▶ [Exercise]
Revise the listing below by replacing "wooden lectern" with "wooden podium", leaving everything else unchanged.

▶ [Given records]
## BEGIN

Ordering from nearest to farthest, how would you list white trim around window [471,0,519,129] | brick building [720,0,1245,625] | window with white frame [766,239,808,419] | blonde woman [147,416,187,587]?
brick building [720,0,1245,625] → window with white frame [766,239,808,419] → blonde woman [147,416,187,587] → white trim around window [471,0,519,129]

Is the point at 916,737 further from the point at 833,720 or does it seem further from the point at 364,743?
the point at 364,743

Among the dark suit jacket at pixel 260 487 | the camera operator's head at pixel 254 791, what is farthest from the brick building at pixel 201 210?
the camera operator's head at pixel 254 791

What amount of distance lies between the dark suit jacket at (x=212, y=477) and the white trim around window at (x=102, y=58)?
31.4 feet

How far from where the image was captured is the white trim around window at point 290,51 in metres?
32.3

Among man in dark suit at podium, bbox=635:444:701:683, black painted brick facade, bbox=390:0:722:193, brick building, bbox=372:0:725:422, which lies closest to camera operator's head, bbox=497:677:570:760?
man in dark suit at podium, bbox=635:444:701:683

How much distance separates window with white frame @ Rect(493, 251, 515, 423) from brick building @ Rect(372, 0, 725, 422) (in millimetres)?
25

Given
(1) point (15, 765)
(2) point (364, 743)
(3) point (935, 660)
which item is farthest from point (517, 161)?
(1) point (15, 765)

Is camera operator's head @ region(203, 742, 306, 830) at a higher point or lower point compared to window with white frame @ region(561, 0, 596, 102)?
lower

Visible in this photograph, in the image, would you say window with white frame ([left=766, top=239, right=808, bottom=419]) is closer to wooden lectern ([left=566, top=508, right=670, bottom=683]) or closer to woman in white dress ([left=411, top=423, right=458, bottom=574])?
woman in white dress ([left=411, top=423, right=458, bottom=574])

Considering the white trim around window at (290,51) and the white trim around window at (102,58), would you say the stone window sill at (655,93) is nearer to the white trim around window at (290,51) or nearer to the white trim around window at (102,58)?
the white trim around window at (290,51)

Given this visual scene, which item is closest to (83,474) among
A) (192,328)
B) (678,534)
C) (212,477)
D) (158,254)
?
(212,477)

## END

▶ [The response]
Ordering from nearest to farthest, how would you list white trim around window [471,0,519,129] | brick building [720,0,1245,625] | window with white frame [766,239,808,419] | blonde woman [147,416,187,587]?
brick building [720,0,1245,625] → window with white frame [766,239,808,419] → blonde woman [147,416,187,587] → white trim around window [471,0,519,129]

Is the point at 916,737 further from the point at 833,720 or does it seem further from the point at 364,743?
the point at 364,743

Among the dark suit jacket at pixel 260 487 | the camera operator's head at pixel 254 791, what is farthest from the brick building at pixel 201 210?
the camera operator's head at pixel 254 791

What amount of distance lies between the dark suit jacket at (x=212, y=477) and the white trim around window at (x=102, y=58)?
31.4 feet

How far from where the image was captured is the white trim around window at point 290,51 in metres?
32.3

Among man in dark suit at podium, bbox=635:444:701:683, black painted brick facade, bbox=390:0:722:193, brick building, bbox=372:0:725:422, which lies closest to camera operator's head, bbox=497:677:570:760?
man in dark suit at podium, bbox=635:444:701:683

How much distance separates window with white frame @ Rect(493, 251, 515, 423) from brick building @ Rect(372, 0, 725, 422) (in millimetres)?
25

Given
(1) point (15, 765)
(2) point (364, 743)
(3) point (935, 660)
which item is farthest from point (517, 161)?
(1) point (15, 765)

Is camera operator's head @ region(203, 742, 306, 830) at a higher point or lower point compared to window with white frame @ region(561, 0, 596, 102)?
lower

Visible in this photograph, in the image, would you say window with white frame ([left=766, top=239, right=808, bottom=419]) is closer to wooden podium ([left=566, top=508, right=670, bottom=683]) or closer to woman in white dress ([left=411, top=423, right=458, bottom=574])?
woman in white dress ([left=411, top=423, right=458, bottom=574])

Considering the white trim around window at (290,51) and the white trim around window at (102,58), would you say the stone window sill at (655,93) is nearer to the white trim around window at (290,51) or nearer to the white trim around window at (102,58)?
the white trim around window at (290,51)

Given this visual scene, which item is closest to (83,474) among
A) (192,328)
B) (678,534)
C) (212,477)
D) (158,254)
?
(212,477)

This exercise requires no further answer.